Aleah Finnegan, a gymnast on Team USA, posted on Twitter: “I’ve had the twisties since I was 11. I cannot imagine the fear of having it happen to you during competition. They have very limited equipment and mats in Tokyo to help something like this get fixed, let alone within a day. You have absolutely no control over your body and what it does.”
What it does, obviously, is highlight the pressure that performing places on young athletes.
For the second time in as many months, the mental health of top sports persons has once more been placed firmly into the limelight — with Naomi Osaka withdrawing from the French Open to focus on the Tokyo Olympics. The Japanese tennis player lit the Olympic flame at the opening ceremony last weekend but has also ignited a wider sentiment over athletes’ mental health.
Whether this is an old phenomenon I cannot say. I am only enough to remember Nadia Comaneci, the Romanian gymnast who, at the age of 14 at the 1976 Montreal Olympics became the first to ever score perfect 10s. Somehow, I cannot imagine Soviet-bloc coaches permitting their proletarian proteges to engage in such bourgeoisie and capitalistic decadence as “twisties”.
Intertwined mental and physical states
But this is 2021 and we are all only too aware now of how the mental and physical states are so intertwined. Every complex manoeuvre performed by Biles and every other top gymnast is done at velocity, at height, at a very fine point between control and chaos, and where the slightest error means crashing to the floor as the principles of physics impose grievous physical pain and severe injury.
Biles decision to withdraw has been fully supported by the US Olympic Committee who had previously viewed the Columbus, Ohio native as a sure bet for gold. At the 2016 in Rio, she became the first female US gymnast to win four gold medals at a single Games, and she was the first gymnast to win three consecutive world all-around titles between 2013 and 15.

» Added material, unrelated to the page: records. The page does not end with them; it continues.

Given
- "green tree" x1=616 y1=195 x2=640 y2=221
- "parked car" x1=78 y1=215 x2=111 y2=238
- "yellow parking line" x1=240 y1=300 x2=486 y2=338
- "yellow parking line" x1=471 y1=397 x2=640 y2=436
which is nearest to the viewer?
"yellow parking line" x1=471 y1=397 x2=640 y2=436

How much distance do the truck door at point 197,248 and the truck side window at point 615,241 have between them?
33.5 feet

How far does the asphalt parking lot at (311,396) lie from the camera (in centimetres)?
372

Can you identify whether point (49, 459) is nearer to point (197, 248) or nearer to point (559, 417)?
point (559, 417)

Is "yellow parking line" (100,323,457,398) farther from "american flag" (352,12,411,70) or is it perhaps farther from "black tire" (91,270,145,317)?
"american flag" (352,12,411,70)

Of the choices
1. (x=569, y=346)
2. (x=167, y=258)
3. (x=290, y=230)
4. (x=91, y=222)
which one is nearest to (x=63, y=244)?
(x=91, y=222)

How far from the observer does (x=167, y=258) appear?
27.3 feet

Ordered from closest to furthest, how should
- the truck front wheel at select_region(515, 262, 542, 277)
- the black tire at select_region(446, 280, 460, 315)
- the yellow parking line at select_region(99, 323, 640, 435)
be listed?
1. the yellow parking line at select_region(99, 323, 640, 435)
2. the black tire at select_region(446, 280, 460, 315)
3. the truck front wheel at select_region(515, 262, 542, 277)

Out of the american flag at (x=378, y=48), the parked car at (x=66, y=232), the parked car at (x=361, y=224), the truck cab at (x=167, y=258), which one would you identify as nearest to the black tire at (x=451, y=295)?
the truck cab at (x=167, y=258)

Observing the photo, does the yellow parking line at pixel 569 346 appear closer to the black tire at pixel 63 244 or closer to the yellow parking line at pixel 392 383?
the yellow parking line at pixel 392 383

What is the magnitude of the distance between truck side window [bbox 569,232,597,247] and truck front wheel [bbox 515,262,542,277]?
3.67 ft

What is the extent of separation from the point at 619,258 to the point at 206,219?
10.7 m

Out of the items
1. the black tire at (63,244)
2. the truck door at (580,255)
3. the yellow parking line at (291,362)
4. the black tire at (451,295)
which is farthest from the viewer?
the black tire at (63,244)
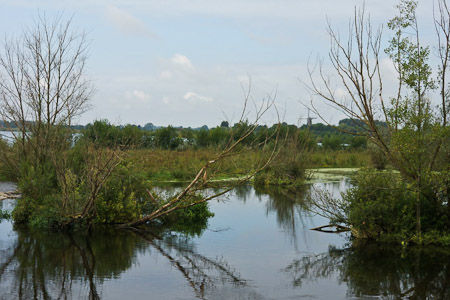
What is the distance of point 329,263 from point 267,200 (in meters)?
10.3

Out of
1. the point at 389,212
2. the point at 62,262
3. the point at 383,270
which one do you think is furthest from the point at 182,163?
the point at 383,270

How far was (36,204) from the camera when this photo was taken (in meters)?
14.8

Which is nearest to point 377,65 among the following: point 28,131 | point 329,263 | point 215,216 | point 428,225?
point 428,225

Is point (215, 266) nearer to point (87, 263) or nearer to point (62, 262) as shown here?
point (87, 263)

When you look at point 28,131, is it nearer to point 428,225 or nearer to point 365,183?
point 365,183

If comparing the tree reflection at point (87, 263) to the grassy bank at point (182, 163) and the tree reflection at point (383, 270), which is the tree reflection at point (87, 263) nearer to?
the tree reflection at point (383, 270)

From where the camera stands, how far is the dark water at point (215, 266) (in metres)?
9.03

Biles grew up in the Houston area of Texas after she and her sister Adria were adopted by their grandparents, Ronald and Nellie Biles. She became interested in gymnastics during a day-care field trip to Bannon’s Gymnastix. She was six at the time, and she remained there for 11 years under the direction of her coach, Aimee Boorman.
Biles won a gold in floor exercise and a bronze in vault at the Women’s Junior Olympic National Championships in 2010 before breaking into the elite level of competition in 2011. Less than two years later she dominated the sport. What set Biles apart was her consistency, her exuberant personality, and the high degree of difficulty she incorporated into her routines in uneven bars, vault, beam and floor exercises.
In Rio, she led the US to gold in the team event and became just the fifth female gymnast to claim four gold medals at a single Olympics — she only took bronze on the beam.
But Biles is also a winner when it comes to adversity. In 2018 she announced that she had been a victim of Larry Nassar, a former doctor for the US national gymnastics team who was convicted of sexually abusing numerous athletes.
It’s hard to see her competing in the 2024 given the rough and tumble of her sport. But she certainly deserves a gold medal for her bravery in highlighting what goes unseen during those performances.